Nella serata di lunedì 2 giugno, verso mezzanotte, un’automobile è passata davanti al Circolo anarchico Berneri gettando in terra un sacco pieno d’immondizia e urlando «merde».

Certo la presidente Giorgetti non scriverà un comunicato di solidarietà al Circolo Berneri. Anche se ormai, per decreto del «Carlino», il «silenzio è reato»

Per questo ora tutti strepitano, esternano, telefonano. Ecco il figlio d’arte Galeazzo Bignami, anche lui in affanno per il pessimo risultato del centrodestra alle europee, che cerca un po’ di visibilità progettando a gran voce blitz segreti contro gli spazi autogestiti e facendo otto chiacchiere con prefetti e giornalisti.

«Siamo consapevoli che quelli dell’Xm24 non sono proprio socievoli, ma neanche noi lo siamo troppo quando ci fanno saltare la mosca al naso.
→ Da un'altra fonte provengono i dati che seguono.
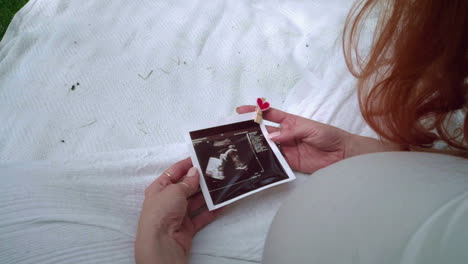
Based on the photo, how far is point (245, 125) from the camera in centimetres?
87

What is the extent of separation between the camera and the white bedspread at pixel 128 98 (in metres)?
0.62

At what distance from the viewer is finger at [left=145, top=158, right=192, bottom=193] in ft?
2.29

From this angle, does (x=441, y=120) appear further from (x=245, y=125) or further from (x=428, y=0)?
(x=245, y=125)

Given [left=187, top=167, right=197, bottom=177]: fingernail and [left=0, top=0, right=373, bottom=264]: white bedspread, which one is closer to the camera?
[left=0, top=0, right=373, bottom=264]: white bedspread

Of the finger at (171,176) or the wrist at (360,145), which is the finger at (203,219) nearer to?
the finger at (171,176)

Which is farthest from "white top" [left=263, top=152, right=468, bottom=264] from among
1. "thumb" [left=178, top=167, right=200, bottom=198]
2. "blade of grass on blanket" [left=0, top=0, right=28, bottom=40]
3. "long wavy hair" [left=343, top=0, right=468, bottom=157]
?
"blade of grass on blanket" [left=0, top=0, right=28, bottom=40]

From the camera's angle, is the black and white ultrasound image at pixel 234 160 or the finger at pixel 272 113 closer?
the black and white ultrasound image at pixel 234 160

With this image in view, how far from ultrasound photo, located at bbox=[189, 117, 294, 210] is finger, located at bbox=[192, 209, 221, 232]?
36 mm

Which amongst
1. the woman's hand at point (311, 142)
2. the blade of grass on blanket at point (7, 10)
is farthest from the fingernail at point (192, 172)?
the blade of grass on blanket at point (7, 10)

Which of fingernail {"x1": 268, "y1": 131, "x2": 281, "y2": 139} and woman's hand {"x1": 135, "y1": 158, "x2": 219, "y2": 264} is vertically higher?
fingernail {"x1": 268, "y1": 131, "x2": 281, "y2": 139}

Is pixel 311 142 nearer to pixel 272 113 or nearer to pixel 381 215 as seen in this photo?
pixel 272 113

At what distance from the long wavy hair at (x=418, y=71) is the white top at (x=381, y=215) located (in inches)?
6.3

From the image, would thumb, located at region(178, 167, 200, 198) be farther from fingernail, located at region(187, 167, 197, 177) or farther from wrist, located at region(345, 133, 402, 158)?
wrist, located at region(345, 133, 402, 158)

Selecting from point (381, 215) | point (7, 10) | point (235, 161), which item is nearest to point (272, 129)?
point (235, 161)
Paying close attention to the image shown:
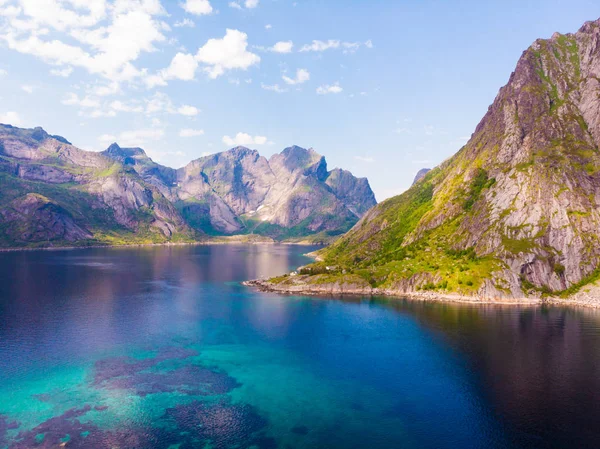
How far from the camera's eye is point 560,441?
2517 inches

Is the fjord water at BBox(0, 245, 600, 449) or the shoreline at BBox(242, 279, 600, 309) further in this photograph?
the shoreline at BBox(242, 279, 600, 309)

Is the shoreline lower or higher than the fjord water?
higher

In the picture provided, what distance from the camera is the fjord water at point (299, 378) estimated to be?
67188 millimetres

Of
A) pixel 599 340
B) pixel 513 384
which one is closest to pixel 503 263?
pixel 599 340

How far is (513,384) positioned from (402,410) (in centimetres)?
2783

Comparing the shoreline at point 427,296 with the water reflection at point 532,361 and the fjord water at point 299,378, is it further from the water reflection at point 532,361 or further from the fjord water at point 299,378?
the fjord water at point 299,378

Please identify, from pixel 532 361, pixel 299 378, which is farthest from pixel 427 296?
pixel 299 378

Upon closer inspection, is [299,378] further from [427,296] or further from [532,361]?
[427,296]

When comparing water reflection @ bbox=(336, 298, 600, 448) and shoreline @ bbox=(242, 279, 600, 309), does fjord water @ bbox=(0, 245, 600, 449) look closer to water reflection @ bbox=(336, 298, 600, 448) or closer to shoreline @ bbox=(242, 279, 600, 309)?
water reflection @ bbox=(336, 298, 600, 448)

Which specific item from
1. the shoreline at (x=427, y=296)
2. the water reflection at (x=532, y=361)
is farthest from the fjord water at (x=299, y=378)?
the shoreline at (x=427, y=296)

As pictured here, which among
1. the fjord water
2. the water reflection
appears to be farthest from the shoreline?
the fjord water

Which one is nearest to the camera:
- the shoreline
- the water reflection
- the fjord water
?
the fjord water

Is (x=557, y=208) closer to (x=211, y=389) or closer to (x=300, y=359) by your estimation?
(x=300, y=359)

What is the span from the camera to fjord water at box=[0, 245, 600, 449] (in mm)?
67188
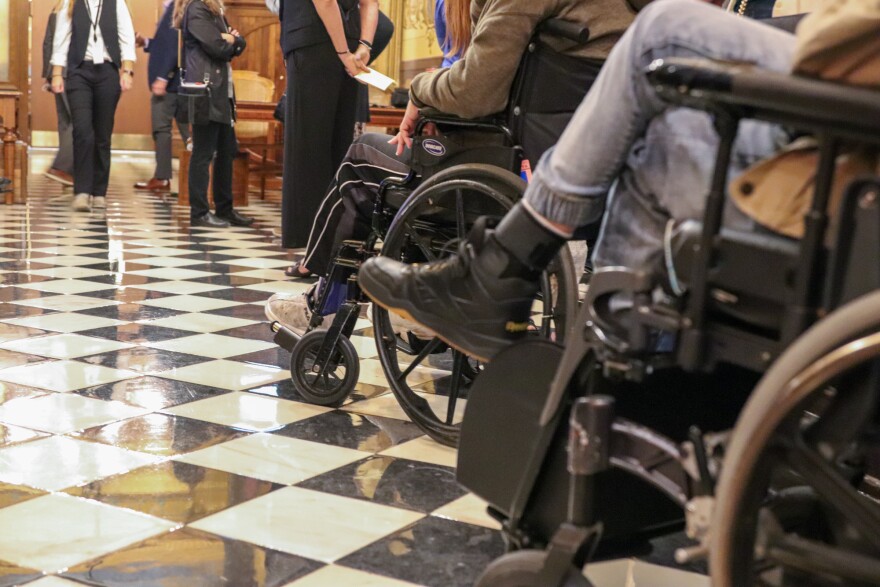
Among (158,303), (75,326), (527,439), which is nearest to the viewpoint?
(527,439)

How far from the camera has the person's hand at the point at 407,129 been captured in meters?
2.13

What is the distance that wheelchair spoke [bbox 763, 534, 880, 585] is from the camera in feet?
2.72

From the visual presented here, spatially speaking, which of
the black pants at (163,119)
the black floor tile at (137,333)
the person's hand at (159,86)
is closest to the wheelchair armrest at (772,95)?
the black floor tile at (137,333)

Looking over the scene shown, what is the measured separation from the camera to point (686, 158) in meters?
1.02

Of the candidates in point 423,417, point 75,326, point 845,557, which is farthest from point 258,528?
point 75,326

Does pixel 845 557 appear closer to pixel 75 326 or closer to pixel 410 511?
pixel 410 511

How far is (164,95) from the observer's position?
8.62 m

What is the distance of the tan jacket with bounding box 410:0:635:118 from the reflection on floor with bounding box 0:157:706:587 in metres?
0.68

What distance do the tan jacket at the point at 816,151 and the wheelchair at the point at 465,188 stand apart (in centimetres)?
84

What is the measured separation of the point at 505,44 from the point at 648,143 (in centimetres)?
85

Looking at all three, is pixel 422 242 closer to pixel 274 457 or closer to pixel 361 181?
pixel 361 181

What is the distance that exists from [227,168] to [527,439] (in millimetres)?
5394

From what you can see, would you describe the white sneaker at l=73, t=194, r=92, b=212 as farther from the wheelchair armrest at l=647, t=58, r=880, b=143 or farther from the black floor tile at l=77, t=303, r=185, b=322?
the wheelchair armrest at l=647, t=58, r=880, b=143

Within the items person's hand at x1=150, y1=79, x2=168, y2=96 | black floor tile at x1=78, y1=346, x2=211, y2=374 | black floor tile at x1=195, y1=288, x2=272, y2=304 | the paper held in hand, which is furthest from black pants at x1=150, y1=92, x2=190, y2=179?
the paper held in hand
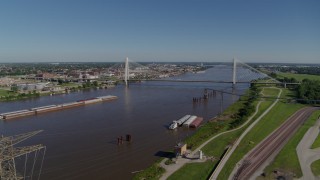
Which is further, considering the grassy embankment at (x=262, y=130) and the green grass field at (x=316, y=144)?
the green grass field at (x=316, y=144)

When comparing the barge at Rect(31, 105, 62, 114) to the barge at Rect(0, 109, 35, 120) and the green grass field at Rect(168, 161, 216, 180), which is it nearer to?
the barge at Rect(0, 109, 35, 120)

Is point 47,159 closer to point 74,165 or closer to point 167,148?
point 74,165

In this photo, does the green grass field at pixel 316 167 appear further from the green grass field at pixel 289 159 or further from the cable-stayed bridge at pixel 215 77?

Se le amministrazioni che sono preposte a tutelare l’ordine pubblico non lo fanno ci pensiamo noi».

E si vede bene che Galeazzo è in fondo ancora lo squadrista del FUAN di trent’anni fa. Ed è questa la loro «legalità», la loro miserabile povertà morale e politica che sa solo invocare «ordine» e «legnate», la loro vocazione inconsistente di camerati in doppio petto, che in strada non ci sono stati mai.

Lo diceva già Anatole France che «la legalità è quella cosa che in modo imparziale proibisce ai ricchi così come ai poveri di dormire sotto i ponti, mendicare per le strade e rubare il pane».